Todas as transações proibidas pelo Regulamento de Sanções contra a Venezuela que sejam normalmente inerentes e necessárias ao levantamento, exportação, reexportação, venda, revenda, fornecimento, armazenamento, comercialização, compra, entrega ou transporte de petróleo de origem venezuelana estão autorizadas. A autorização também abrange serviços ligados à logística do setor, como contratação de navios, seguros marítimos e operações portuárias.

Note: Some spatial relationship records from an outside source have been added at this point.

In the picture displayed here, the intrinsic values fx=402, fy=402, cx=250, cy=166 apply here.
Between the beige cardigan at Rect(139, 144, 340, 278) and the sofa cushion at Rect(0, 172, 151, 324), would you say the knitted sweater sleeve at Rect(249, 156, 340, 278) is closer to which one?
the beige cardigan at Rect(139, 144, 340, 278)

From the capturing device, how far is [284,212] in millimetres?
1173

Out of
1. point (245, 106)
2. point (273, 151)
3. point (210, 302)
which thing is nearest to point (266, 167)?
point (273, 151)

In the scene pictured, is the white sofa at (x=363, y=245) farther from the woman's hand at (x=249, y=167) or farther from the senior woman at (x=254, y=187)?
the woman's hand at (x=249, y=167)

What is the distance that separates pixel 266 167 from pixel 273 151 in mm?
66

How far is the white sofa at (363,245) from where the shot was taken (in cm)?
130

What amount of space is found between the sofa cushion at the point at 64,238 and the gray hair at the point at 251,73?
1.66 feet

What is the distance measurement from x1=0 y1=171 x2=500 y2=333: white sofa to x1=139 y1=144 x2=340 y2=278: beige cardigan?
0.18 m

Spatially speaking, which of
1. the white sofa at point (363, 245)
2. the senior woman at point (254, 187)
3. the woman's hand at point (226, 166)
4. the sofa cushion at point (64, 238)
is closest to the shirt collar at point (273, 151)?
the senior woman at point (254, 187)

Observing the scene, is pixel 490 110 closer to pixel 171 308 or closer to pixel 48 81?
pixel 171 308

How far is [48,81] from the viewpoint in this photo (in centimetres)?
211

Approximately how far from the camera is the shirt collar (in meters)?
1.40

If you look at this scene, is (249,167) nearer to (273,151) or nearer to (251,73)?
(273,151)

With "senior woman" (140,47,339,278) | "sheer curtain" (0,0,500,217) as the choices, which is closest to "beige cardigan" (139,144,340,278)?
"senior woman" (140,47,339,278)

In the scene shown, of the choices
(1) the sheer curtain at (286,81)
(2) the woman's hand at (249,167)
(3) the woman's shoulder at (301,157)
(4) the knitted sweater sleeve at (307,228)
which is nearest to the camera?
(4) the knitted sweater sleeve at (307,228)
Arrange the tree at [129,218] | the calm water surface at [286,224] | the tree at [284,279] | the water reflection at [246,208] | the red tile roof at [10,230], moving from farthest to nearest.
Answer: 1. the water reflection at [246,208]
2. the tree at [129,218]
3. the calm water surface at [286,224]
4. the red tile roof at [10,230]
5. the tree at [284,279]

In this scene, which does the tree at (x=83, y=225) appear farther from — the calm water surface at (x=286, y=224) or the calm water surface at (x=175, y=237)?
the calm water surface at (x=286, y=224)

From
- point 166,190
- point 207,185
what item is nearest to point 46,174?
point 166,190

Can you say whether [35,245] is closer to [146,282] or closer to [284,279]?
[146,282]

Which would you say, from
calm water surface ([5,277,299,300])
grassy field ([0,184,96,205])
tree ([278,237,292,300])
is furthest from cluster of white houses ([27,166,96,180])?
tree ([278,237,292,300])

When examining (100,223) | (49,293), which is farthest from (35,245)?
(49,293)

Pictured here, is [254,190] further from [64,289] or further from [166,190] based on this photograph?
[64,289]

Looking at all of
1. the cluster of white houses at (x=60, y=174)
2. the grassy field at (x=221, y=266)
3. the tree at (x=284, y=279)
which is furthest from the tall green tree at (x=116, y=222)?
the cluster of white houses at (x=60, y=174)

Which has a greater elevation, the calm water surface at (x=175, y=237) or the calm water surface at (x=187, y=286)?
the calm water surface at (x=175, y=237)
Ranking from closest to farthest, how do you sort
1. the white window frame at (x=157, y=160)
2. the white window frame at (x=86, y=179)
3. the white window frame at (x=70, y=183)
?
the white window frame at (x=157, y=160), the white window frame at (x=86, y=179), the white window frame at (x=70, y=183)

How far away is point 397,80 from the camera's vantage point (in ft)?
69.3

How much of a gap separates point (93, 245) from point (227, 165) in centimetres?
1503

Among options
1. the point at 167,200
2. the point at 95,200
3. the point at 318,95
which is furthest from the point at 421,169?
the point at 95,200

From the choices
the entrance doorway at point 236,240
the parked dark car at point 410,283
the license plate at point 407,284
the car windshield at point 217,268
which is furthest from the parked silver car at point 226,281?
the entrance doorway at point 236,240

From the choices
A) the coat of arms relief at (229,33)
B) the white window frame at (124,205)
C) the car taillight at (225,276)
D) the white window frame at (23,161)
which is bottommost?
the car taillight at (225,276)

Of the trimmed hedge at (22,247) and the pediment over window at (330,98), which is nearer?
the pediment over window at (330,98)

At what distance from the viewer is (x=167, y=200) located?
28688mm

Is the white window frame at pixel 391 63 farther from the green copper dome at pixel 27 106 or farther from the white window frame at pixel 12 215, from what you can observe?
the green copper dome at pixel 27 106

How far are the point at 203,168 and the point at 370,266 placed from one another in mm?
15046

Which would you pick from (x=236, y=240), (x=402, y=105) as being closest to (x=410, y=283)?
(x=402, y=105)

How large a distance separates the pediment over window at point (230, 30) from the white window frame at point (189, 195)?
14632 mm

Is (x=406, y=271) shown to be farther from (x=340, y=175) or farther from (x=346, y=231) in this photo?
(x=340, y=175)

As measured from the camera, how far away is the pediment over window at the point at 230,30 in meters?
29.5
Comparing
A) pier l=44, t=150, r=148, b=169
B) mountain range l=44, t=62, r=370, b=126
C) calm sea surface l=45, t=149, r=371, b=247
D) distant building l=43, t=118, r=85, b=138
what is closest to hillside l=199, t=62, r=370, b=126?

As transações podem envolver o governo da Venezuela, a estatal Petróleos de Venezuela e empresas controladas pela companhia. No entanto, a licença estabelece condições específicas para que essas operações ocorram. Entre as exigências, contratos firmados nesse tipo de operação devem ser regidos pela legislação dos Estados Unidos e prever que eventuais disputas sejam resolvidas no país. Além disso, pagamentos a pessoas ou entidades bloqueadas pelas sanções, com exceção de taxas locais, devem ser direcionados a contas determinadas pelo Departamento do Tesouro.
Apesar da flexibilização, o documento mantém uma série de restrições. A licença não permite transações que envolvam pessoas ou empresas na Federação Russa, na República Islâmica do Irã, na República Popular Democrática da Coreia ou na República de Cuba, ou constituída de acordo com as leis desses países.